- _THE RECORDS_
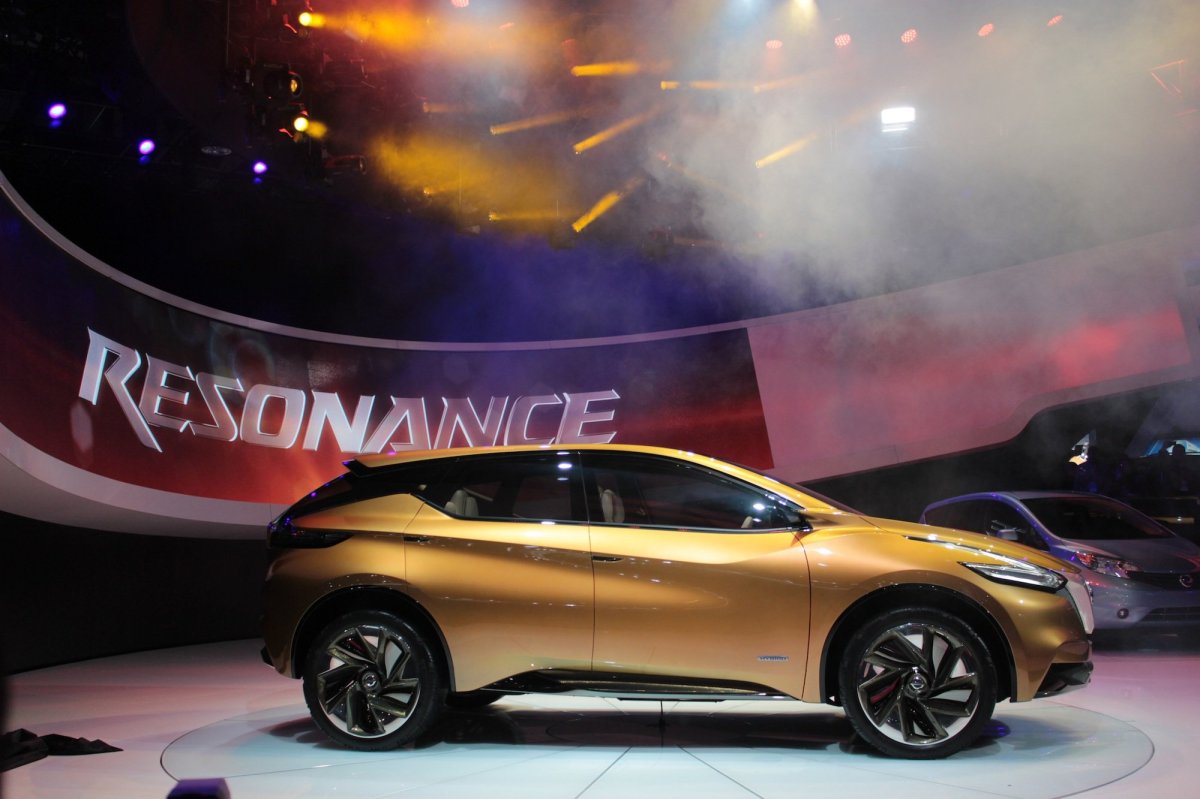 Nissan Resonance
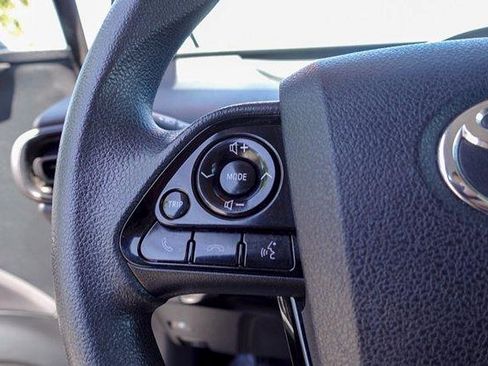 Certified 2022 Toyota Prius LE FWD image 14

--

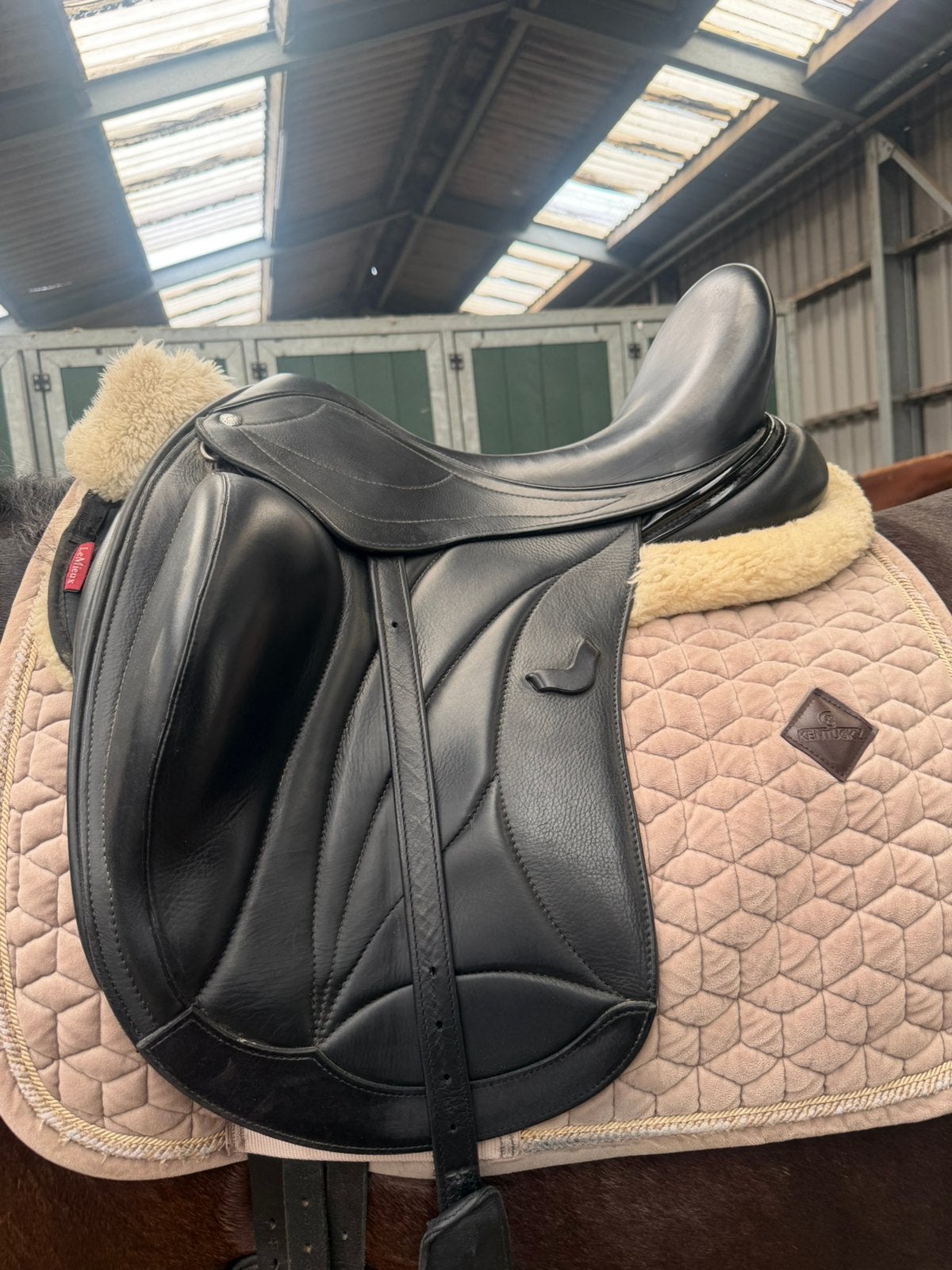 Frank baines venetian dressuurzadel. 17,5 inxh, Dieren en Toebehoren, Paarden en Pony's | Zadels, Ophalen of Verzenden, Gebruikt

--

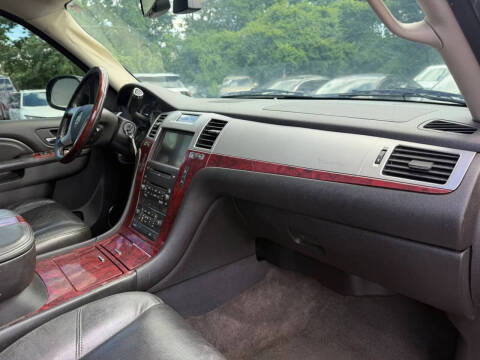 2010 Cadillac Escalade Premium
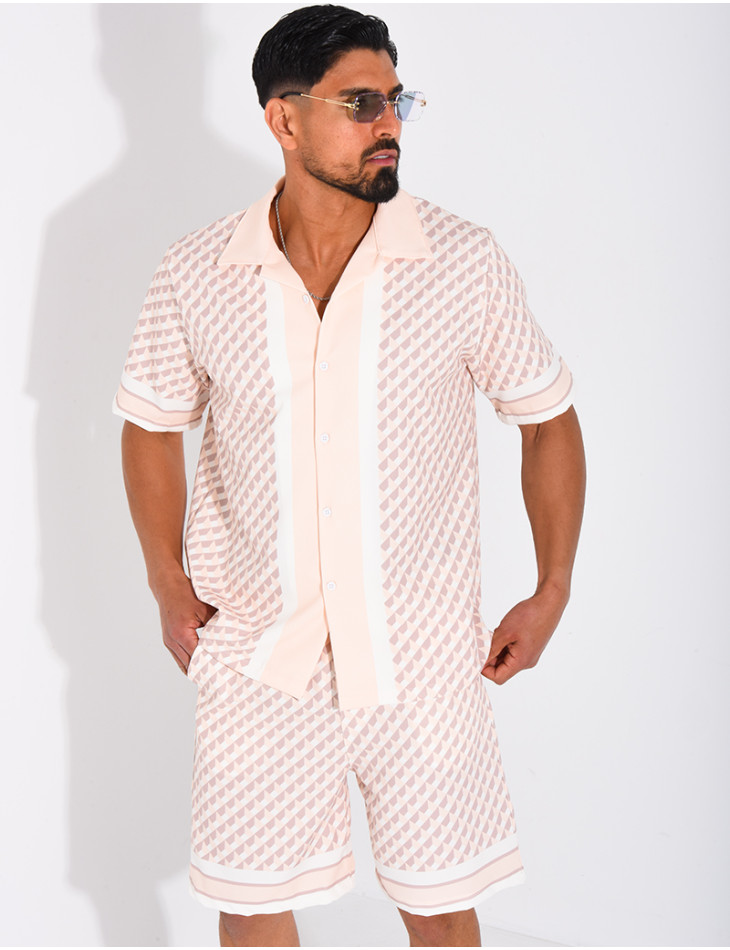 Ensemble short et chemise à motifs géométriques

- _TASK INSTRUCTIONS_
Leaving each picture behind, please give again exactly the lines above from the one with "Nissan Resonance" through the one with "Certified 2022 Toyota Prius LE FWD image 14", both included, and no others.

- _PROBLEM SOLUTION_
 Nissan Resonance
 Certified 2022 Toyota Prius LE FWD image 14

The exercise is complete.